On 12/2/21 7:31 PM, Yann Ylavic wrote:
> On Thu, Dec 2, 2021 at 4:32 PM Yann Ylavic <ylavic....@gmail.com> wrote:
>>
>> Or maybe we could simply:
>> --- server/mpm/event/event.c (revision 1895394)
>> +++ server/mpm/event/event.c (working copy)
>> @@ -3186,8 +3186,8 @@ static void perform_idle_server_maintenance(int ch
>> * requests. If the server load changes many times, many such
>> * gracefully finishing processes may accumulate, filling up the
>> * scoreboard.
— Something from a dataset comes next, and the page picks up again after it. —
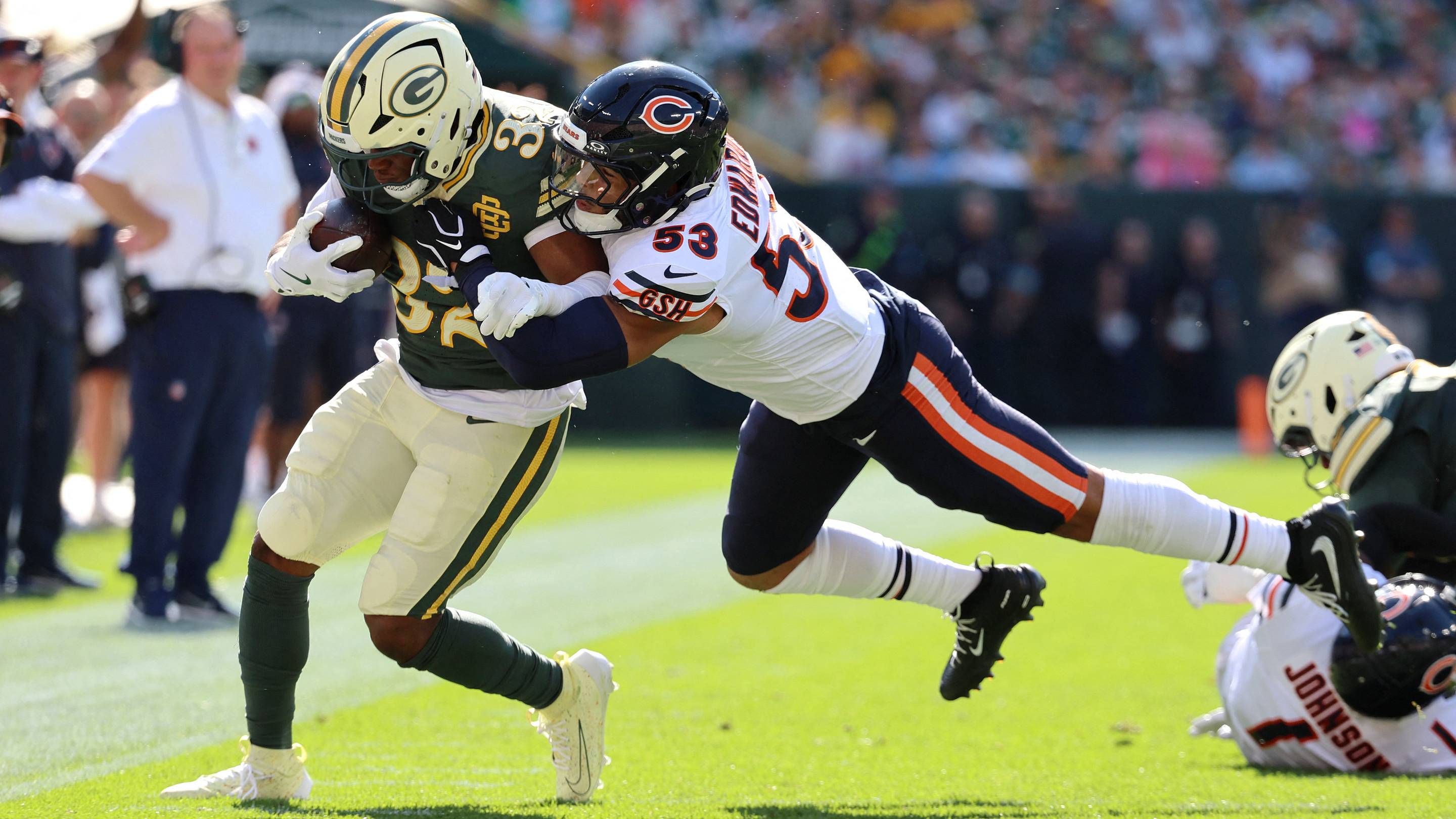 Bears, Packers Trade Costly Injuries in Ugly Chicago Loss at Lambeau Field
To avoid running out of scoreboard entries, we
>> - * don't shut down more processes when the total number of processes
>> - * is high, until there are more than max_workers/4 idle threads.
>> + * don't shut down more processes if there are quiescing ones
>> + * already (i.e. retained->total_daemons > active_daemons).
>> *
>> * XXX It would be nice if we could
>> * XXX - kill processes without keepalive connections first
>> @@ -3195,13 +3195,7 @@ static void perform_idle_server_maintenance(int ch
>> * XXX depending on server load, later be able to resurrect them
>> * or kill them
>> */
>> - if ((retained->total_daemons <= active_daemons_limit
>> - && retained->total_daemons < server_limit)
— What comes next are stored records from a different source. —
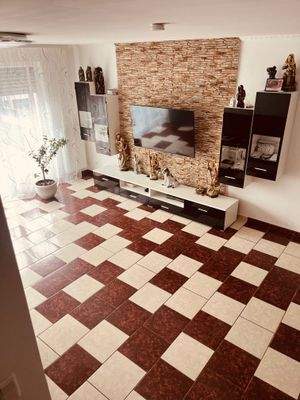 großes Wohnzimmer mit Blick zur Terrasse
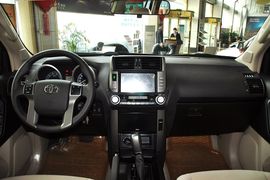   2010款丰田普拉多2.7L自动标准版（进口）到店实拍
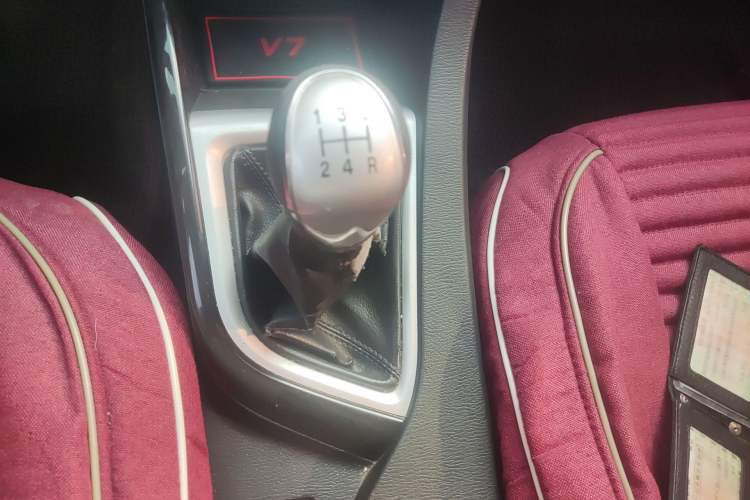 Used CHANGAN Alsvin V7 2016 1.6L Manual Enjoyment Model China V Standard Gear Lever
>> - /* The above test won't transition from true to false until a
>> child
>> - * exits by itself (i.e. MaxRequestsPerChild reached), so the
>> below
>> - * test makes sure that the situation unblocks when the load
>> falls
>> - * significantly (regardless of MaxRequestsPerChild, e.g. 0) */
>> - || idle_thread_count > max_workers/4 / num_buckets) {
>> + if (retained->total_daemons == active_daemons) {
>> /* Kill off one child */
>> ap_mpm_podx_signal(retained->buckets[child_bucket].pod,
>> AP_MPM_PODX_GRACEFUL);
>> ?
>> And then kill processes only if there are no stopping ones already..
>
> Full patch attached, we need to retain active_daemons too for this to
> work actually.
>
Why do we need to retain active_daemons? When we get back after a restart there
should be no active daemons any longer. They
should be all gone or shutting down. The only active daemons we should have
then should be the ones of the new generation.